Despite never cracking the top of the charts locally, The Go-Betweens remain one of Australia’s most highly regarded bands. Much of this praise focuses on the Lennon-McCartney pairing of singer-songwriters and guitarists Robert Forster and Grant McLennan. Yet their career was filled with drama, and filmmaker Kriv Stenders’ look at their journey as it went round and round and up and down pulls few punches.
The chronological narrative of THE GO-BETWEENS: RIGHT HERE is straightforward in its telling. Where things get interesting are in the interpersonal stories, and the gorgeous way that Stenders presents the material. Covering their humble beginning in Brisbane, highlights include their first single “Lee Remick,” the joining of Linda Morrison as their longest serving drummer, recording in the UK, the release of “Cattle and Cane,” the entrance of multi-instrumentalist Amanda Brown, and the beginnings of the end.

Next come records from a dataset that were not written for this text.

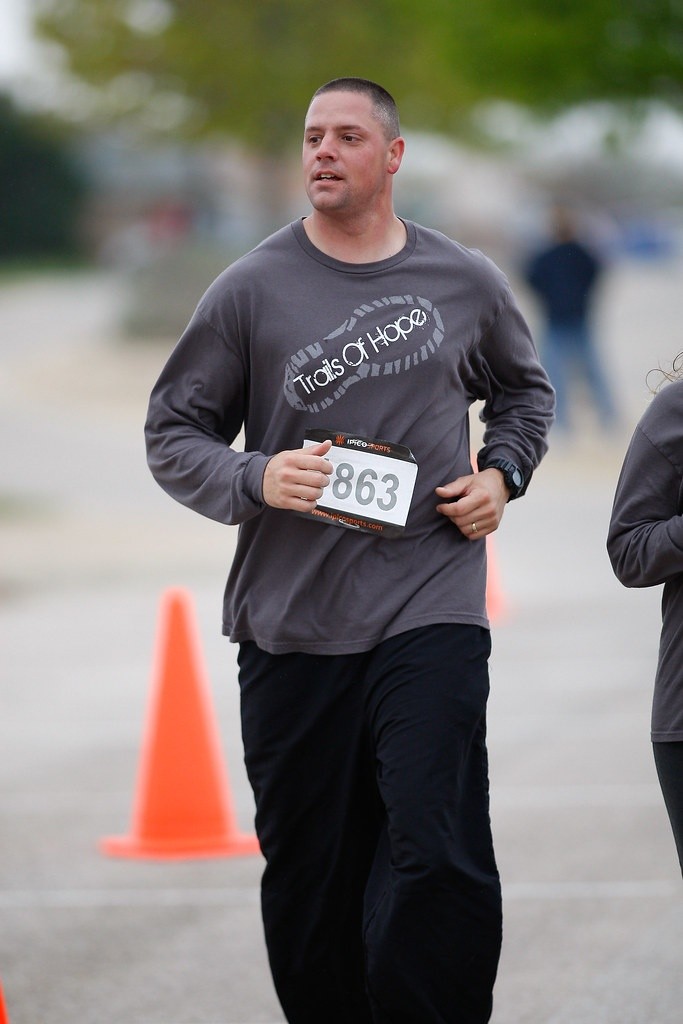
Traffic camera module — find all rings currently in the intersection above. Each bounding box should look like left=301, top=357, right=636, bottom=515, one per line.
left=471, top=522, right=478, bottom=533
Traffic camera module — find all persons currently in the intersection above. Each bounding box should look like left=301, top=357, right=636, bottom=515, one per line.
left=144, top=78, right=557, bottom=1023
left=608, top=346, right=683, bottom=880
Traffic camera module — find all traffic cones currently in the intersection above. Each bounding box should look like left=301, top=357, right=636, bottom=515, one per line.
left=91, top=587, right=265, bottom=861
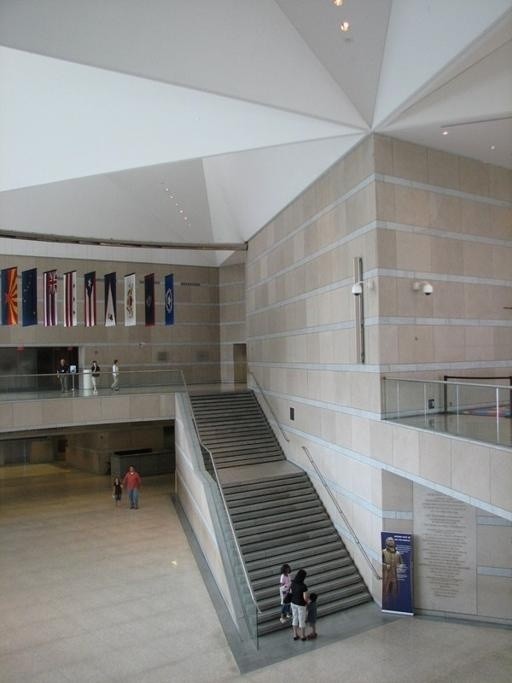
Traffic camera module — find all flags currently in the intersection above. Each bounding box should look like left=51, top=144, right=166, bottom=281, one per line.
left=1, top=266, right=176, bottom=327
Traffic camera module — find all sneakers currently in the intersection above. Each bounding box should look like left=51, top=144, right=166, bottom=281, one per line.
left=312, top=633, right=317, bottom=639
left=307, top=634, right=311, bottom=640
left=135, top=507, right=138, bottom=509
left=110, top=388, right=113, bottom=391
left=130, top=506, right=134, bottom=509
left=293, top=635, right=300, bottom=641
left=280, top=617, right=286, bottom=625
left=115, top=389, right=119, bottom=391
left=286, top=615, right=292, bottom=620
left=301, top=636, right=307, bottom=642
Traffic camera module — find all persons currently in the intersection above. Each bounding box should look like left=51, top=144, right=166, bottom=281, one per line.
left=306, top=593, right=318, bottom=639
left=110, top=359, right=120, bottom=392
left=279, top=563, right=292, bottom=624
left=90, top=360, right=100, bottom=396
left=121, top=464, right=144, bottom=509
left=57, top=359, right=71, bottom=393
left=112, top=476, right=122, bottom=507
left=382, top=537, right=404, bottom=611
left=289, top=569, right=309, bottom=641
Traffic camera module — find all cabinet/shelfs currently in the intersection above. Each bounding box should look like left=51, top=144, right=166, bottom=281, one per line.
left=109, top=450, right=176, bottom=479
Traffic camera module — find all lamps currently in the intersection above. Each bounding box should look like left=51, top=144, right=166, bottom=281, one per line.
left=411, top=278, right=433, bottom=296
left=353, top=256, right=364, bottom=363
left=352, top=280, right=374, bottom=295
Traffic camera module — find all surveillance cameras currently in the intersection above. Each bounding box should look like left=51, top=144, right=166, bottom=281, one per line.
left=422, top=284, right=433, bottom=296
left=352, top=284, right=362, bottom=297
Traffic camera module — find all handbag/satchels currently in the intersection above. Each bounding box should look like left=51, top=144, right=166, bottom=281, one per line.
left=283, top=586, right=293, bottom=604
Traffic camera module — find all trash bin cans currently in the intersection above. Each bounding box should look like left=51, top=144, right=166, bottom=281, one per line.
left=83, top=369, right=93, bottom=390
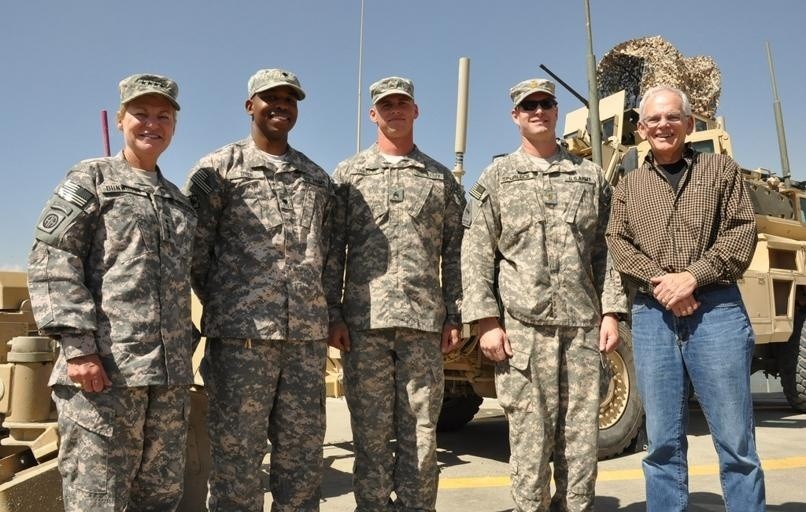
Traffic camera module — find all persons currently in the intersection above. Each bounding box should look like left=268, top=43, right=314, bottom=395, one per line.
left=24, top=70, right=202, bottom=512
left=604, top=82, right=772, bottom=511
left=458, top=76, right=631, bottom=511
left=326, top=75, right=468, bottom=512
left=180, top=66, right=339, bottom=512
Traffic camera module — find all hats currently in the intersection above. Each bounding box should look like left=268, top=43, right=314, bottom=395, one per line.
left=247, top=68, right=305, bottom=100
left=118, top=73, right=180, bottom=110
left=368, top=76, right=414, bottom=105
left=509, top=78, right=555, bottom=109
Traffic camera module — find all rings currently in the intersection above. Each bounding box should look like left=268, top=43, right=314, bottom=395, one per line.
left=74, top=382, right=83, bottom=388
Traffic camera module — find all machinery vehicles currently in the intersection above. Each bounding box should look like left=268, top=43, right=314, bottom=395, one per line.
left=326, top=2, right=806, bottom=461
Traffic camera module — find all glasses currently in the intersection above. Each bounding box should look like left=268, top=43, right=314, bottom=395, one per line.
left=519, top=97, right=557, bottom=111
left=641, top=112, right=685, bottom=129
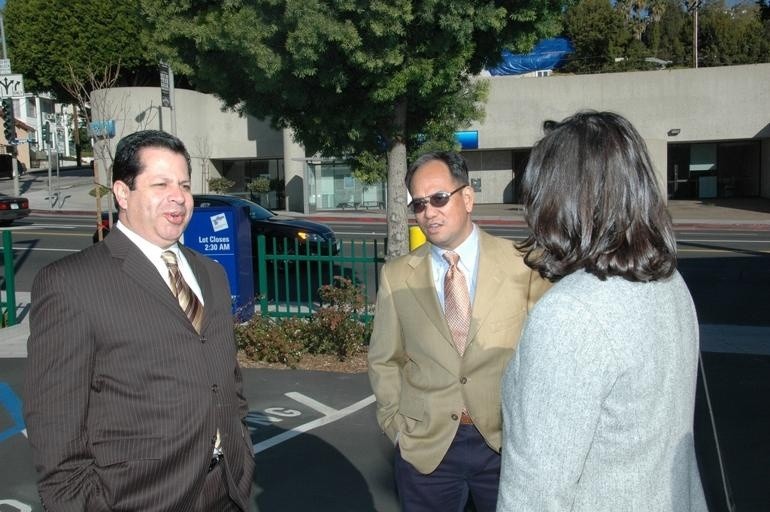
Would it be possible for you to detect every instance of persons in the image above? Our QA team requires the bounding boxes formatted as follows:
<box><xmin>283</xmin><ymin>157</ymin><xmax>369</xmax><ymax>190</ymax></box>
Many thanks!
<box><xmin>367</xmin><ymin>149</ymin><xmax>557</xmax><ymax>512</ymax></box>
<box><xmin>24</xmin><ymin>129</ymin><xmax>266</xmax><ymax>512</ymax></box>
<box><xmin>492</xmin><ymin>110</ymin><xmax>710</xmax><ymax>512</ymax></box>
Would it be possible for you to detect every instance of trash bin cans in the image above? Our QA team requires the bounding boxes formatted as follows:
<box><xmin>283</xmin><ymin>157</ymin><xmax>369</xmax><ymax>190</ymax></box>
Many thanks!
<box><xmin>182</xmin><ymin>204</ymin><xmax>255</xmax><ymax>325</ymax></box>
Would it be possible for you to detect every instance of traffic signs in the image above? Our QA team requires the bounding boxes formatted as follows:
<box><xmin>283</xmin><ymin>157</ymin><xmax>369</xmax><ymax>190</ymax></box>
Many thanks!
<box><xmin>0</xmin><ymin>58</ymin><xmax>12</xmax><ymax>75</ymax></box>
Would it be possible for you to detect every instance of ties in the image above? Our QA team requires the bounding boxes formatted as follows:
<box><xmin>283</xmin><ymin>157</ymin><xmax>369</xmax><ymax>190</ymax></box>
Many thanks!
<box><xmin>159</xmin><ymin>250</ymin><xmax>203</xmax><ymax>334</ymax></box>
<box><xmin>441</xmin><ymin>252</ymin><xmax>472</xmax><ymax>356</ymax></box>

Stenders’ professional history with the band goes back to the music video for 1988’s “Streets of Your Town,” arguably The Go-Between’s most recognisable song. Despite being part of this story, the filmmaker keeps his distance. Indeed, as the surviving lead vocalist, Forster provides much of the narrative voice. He’s joined by Morrison, Brown, archival footage of the late McLennan, and virtually anyone who has been in the band for more than five seconds.
For a band that stood out as mindful in a landscape of punk rebellion in the late 1970s, it’s appropriate the documentary is shot differently to other archival music films. Stenders has chosen to shoot his interviews, and frame archival clips, in CinemaScope to quite literally make these musical legends larger than life.
By the same token, Stenders manages to get unfettered access to some of the most intimate moments and confessions. There’s a scene towards the end of the film where Morrison and Brown sit facing each other, barely holding back the tears as they talk about the way they felt dismissed by respective former lovers Forster and McLennan. It’s a powerful moment that underlines all that we have witnessed.
The film closes out much as it began, with Forster staring thoughtfully at the future/past, and doing what he does best with a guitar.THE GO-BETWEENS: RIGHT HERE paints a picture of a band that may not quite have achieved the stardom they may have aimed for, but gives them the legacy they deserve.